Niemieckie władze przyspieszają odsyłanie imigrantów do Polski, tworząc tzw. Centrum Dublińskie w Eisenhuettenstadt przy granicy z Polską. Już 1 marca ośrodek ma rozpocząć działalność i zacząć wysyłać imigrantów do Polski.
Będący na miejscu w Eisenhuettenstadt reporter Telewizji wPolsce24 Stanisław Pyrzanowski zaznaczył, że polskie władze zostały już blisko miesiąc wcześniej poinformowane o możliwości przekazywania migrantów z Niemiec stronie polskiej.
Wszystko wskazuje na to, że strona polska została o tym poinformowana 30 stycznia, kiedy odbył się w Warszawie nieformalny szczyt ministrów spraw wewnętrznych krajów UE, o którym dwa dni temu na konferencji prasowej, przy okazji otwierania centrum dublińskiego w Niemczech, mówiła szefowa niemieckiego MSW Nancy Faeser. Mówiła o tym, że w Warszawie była i tłumaczyła stronie polskiej na czym polega konwencja dublińska i jak ona działa
— mówił.
Warto spojrzeć na stronę niemiecką, gdyż była to wizyta nieformalna, a strona polska niespecjalnie o tym informowała, ponieważ było to spotkanie robocze szefów MSZ. Mamy jednak potwierdzenie datowane na 30 stycznia i że minister Faeser była na spotkaniu nieformalnym w Warszawie
— dodał.
Sprawa była uzgodniona
Pyrzanowski mówił, że szef polskiego Urzędu ds. Cudzoziemców już następnego dnia wysłał pismo do odpowiednich służb i instytucji w tej sprawie.
Druga kropeczka, którą połączymy, to pismo szefa polskiego Urzędu ds. Cudzoziemców, dziwnym zbiegiem okoliczności wystosowane 31 stycznia, czyli następnego dnia, do pięciu resortów, Straży Granicznej, także do Rządowego Centrum Bezpieczeństwa. Spójrzmy na to pismo, które traktuje o tym, że potrzebne jest stworzenie wspólnego planu zarządzania kryzysowego na wypadek zwiększonej recepcji azylowej. Skąd ta recepcja azylowa? Mogliśmy się do tej pory zastanawiać, ale Nancy Faeser przychodzi z pomocą i tłumaczy dwa dni temu na konferencji prasowej właśnie przy okazji centrum dublińskiego, o czym dyskutowano w Warszawie
— ujawnił.
Telewizja wPolsce24 wyemitowała też krótką wypowiedź minister Faeser, która powiedziała na konferencji prasowej, że powiadomiła Polaków na szczycie w Warszawie o mechniźmie systemu dublińskiego.

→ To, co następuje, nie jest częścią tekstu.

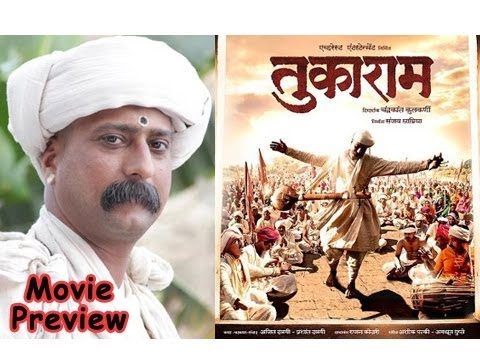 Marathi Movie Tukaram Preview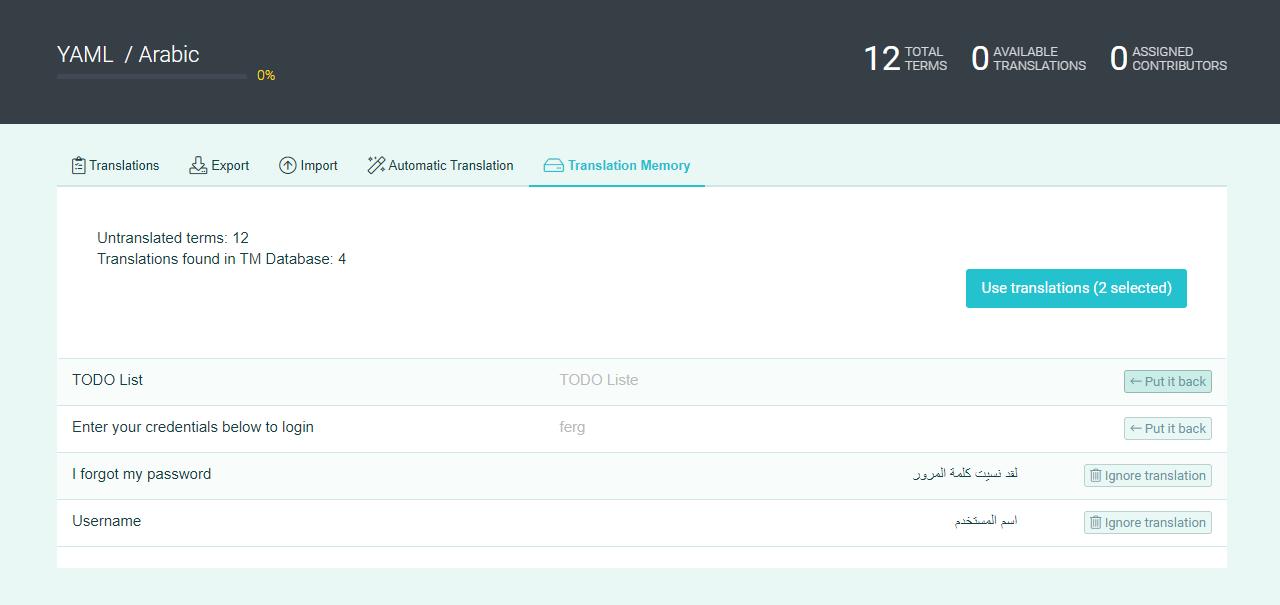 Translation Memory page - POEditor localization management platform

Pracujemy również z innej strony. Osobiście byłam w Warszawie dwa tygodnie temu, gdzie przedstawiłam założenia systemu dublińskiego. Bez względu na to, czy dany kraj jest w ogóle w stanie określić kiedy i w jaki sposób zwroty zostaną przeprowadzone, to leży to w kwestii danego kraju, by to zorganizować. To bardzo ważne, by nie mówiono nam, że będzie tylko 10 zwrotów tygodniowo, tylko tyle, ile u nas jest osób, które z godnie z prawem powinny zostać zwrócone
— mówiła na konferencji prasowej szefowa niemieckiego MSW.
Ośrodek już gotowy
Pyrzanowski przytoczył też wypowiedź brandenburskiej szefowej MSW, która zapowiedziała, że z początkiem marca centrum w Eisenhuettenstadt przyjmie pierwszych migrantów.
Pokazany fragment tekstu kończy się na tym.